Monthly Archives: November 2016

Sermon 6 November 2016: “Post election, post-traumatic stress” 

Text: Like 6:20-31

 This past week I was attending a Conference out in San Diego, learning about mental health and care to currently serving and veterans of the Navy Special Warfare community. One of the highlights was hearing Sebastian Junger, journalist and author, who covered military operations on the ground in Bosnia and the Korengal Valley in Afghanistan, speak. He told a story about how while he was back Stateside, he was on the subway going home like any other day, and all of a sudden he began to fear for his life – his heart racing, terror sinking in because he was on the moving subway car and couldn’t get off. He felt trapped. He said he knew in that moment that it was like any other subway ride home, and there was not threat to his life, but the feeling of fear still gripped him. That event, Junger realized, was the culmination of a lot of changes that friends had been noticing in him since he returned home from covering war. He had post-traumatic stress disorder, or PTSD.
◆ ◆ ◆ ◆
_What is being asked_
Please carry the sermon forward, starting after its last sentence and keeping its voice. The lines after this point are separate material and have nothing to do with the sermon.
◆ ◆ ◆ ◆
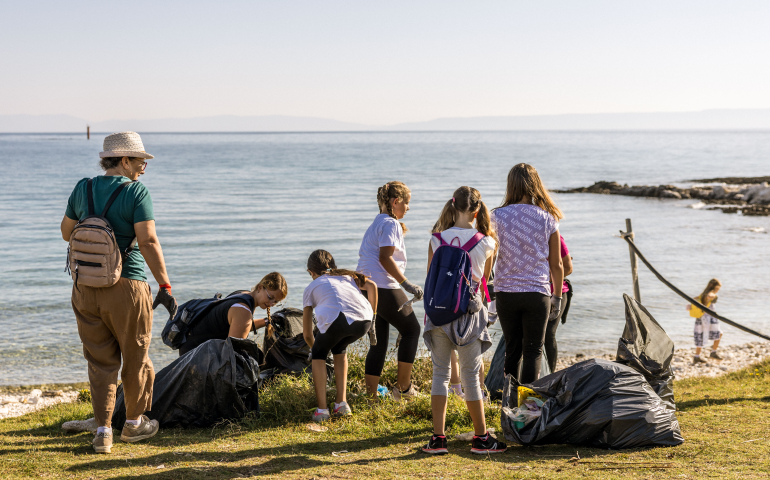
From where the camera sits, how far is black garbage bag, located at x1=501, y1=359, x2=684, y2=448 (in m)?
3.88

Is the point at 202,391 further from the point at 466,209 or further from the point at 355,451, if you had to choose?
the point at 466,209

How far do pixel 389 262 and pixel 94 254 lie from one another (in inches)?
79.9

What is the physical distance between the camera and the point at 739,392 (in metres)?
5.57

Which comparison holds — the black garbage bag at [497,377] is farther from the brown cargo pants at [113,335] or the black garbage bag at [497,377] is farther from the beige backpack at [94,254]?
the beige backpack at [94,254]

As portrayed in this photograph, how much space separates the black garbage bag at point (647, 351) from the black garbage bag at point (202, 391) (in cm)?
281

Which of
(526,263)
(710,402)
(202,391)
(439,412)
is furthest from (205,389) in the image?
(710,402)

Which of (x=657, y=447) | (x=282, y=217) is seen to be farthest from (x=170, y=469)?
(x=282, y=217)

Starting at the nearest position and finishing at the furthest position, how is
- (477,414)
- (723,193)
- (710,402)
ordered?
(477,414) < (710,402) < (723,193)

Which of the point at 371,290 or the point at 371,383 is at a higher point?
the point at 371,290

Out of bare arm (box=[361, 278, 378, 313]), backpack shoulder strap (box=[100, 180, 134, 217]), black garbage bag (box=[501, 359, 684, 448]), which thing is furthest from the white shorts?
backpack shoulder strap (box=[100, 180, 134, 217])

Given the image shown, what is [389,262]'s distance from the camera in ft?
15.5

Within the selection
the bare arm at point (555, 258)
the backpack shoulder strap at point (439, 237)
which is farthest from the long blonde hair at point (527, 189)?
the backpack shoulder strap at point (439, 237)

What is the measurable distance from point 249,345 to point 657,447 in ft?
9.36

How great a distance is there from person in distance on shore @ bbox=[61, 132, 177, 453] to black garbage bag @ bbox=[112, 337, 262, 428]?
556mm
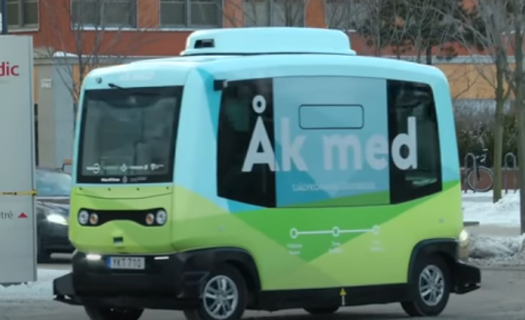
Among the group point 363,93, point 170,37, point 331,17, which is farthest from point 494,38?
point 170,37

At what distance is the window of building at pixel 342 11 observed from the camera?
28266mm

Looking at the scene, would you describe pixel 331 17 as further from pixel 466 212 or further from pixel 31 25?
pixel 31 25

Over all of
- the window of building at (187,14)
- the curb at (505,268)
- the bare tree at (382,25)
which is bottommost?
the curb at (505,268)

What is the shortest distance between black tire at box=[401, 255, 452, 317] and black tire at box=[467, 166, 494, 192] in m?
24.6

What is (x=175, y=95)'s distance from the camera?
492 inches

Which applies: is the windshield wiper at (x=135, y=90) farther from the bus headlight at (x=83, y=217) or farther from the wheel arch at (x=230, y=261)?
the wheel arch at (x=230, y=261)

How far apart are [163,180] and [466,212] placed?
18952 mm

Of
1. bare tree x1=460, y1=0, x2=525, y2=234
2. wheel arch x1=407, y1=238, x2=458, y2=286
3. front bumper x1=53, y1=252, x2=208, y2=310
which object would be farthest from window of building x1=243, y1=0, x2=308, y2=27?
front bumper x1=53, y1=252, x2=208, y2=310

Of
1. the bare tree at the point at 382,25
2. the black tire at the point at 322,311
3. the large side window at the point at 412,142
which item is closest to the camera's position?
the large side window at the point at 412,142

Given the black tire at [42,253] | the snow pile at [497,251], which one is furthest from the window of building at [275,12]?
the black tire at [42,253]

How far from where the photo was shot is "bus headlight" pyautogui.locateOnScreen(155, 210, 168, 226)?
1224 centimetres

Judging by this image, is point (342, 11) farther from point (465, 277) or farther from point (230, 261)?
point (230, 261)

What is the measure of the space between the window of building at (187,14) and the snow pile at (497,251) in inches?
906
◆ ◆ ◆ ◆
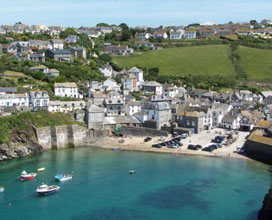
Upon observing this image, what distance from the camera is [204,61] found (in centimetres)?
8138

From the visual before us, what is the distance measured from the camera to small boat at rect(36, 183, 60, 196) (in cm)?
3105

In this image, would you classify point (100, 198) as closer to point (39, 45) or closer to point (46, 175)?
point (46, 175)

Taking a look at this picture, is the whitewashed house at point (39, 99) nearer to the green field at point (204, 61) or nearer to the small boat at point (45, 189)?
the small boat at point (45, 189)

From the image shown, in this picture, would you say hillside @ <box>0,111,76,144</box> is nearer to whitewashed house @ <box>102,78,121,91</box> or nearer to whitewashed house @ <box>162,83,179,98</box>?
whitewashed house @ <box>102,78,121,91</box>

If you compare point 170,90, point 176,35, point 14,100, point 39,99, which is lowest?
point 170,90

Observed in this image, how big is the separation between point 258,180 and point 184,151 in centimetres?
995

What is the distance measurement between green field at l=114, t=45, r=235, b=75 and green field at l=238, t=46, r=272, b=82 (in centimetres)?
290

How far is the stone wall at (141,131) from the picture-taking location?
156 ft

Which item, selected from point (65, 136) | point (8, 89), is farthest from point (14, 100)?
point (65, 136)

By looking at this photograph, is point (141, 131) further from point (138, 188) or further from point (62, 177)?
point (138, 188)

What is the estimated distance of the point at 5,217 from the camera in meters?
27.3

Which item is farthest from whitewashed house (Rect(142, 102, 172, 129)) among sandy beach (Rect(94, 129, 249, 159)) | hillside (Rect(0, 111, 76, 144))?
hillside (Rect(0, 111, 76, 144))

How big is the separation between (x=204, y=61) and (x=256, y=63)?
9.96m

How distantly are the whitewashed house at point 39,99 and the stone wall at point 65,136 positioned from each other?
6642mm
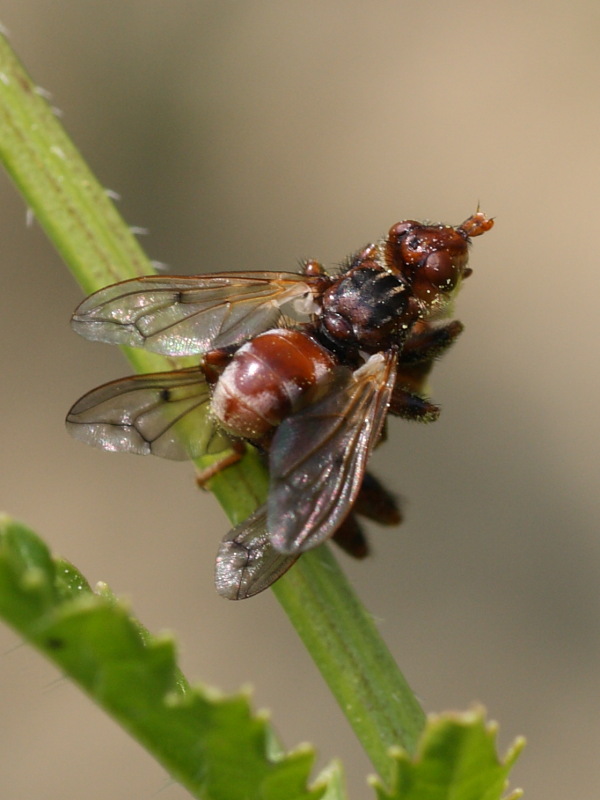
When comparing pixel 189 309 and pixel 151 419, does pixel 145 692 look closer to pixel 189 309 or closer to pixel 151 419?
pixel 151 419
◆ ◆ ◆ ◆
_Task output_
 Junger began to study PTSD – his own and others returning from war. He said, “What if long-term PTSD is less about what happens on the combat field but more about the society they come back to?” During his recovery, Junger observed a big reason for PTSD isn’t the trauma of the war experience itself so much as it is the trauma of coming home to a “peaceful” society, only to find people act with so much hatred and contempt for each other. What’s traumatizing is that men and women come home from war, having formed tight connections with others in order to survive to a individualistic society where people are left to fend for themselves. That isolation, that is what is traumatic. 

The last verse of today’s gopsel text has been haunting me all week: “Do to others as you would have them to do you.” Because I ask myself, “How are we doing as a society these days, especially over the course of this year’s Presidential election?”

We’re obsessed with self-preservation and the illusion of safety.

We’re more paranoid and suspicious people and things different from us.

We talk at and over each other rather than with each other.

As contempt for those who disagree with us grows, so does bullying and intimidation.

Collectively,
 we’re less empathetic.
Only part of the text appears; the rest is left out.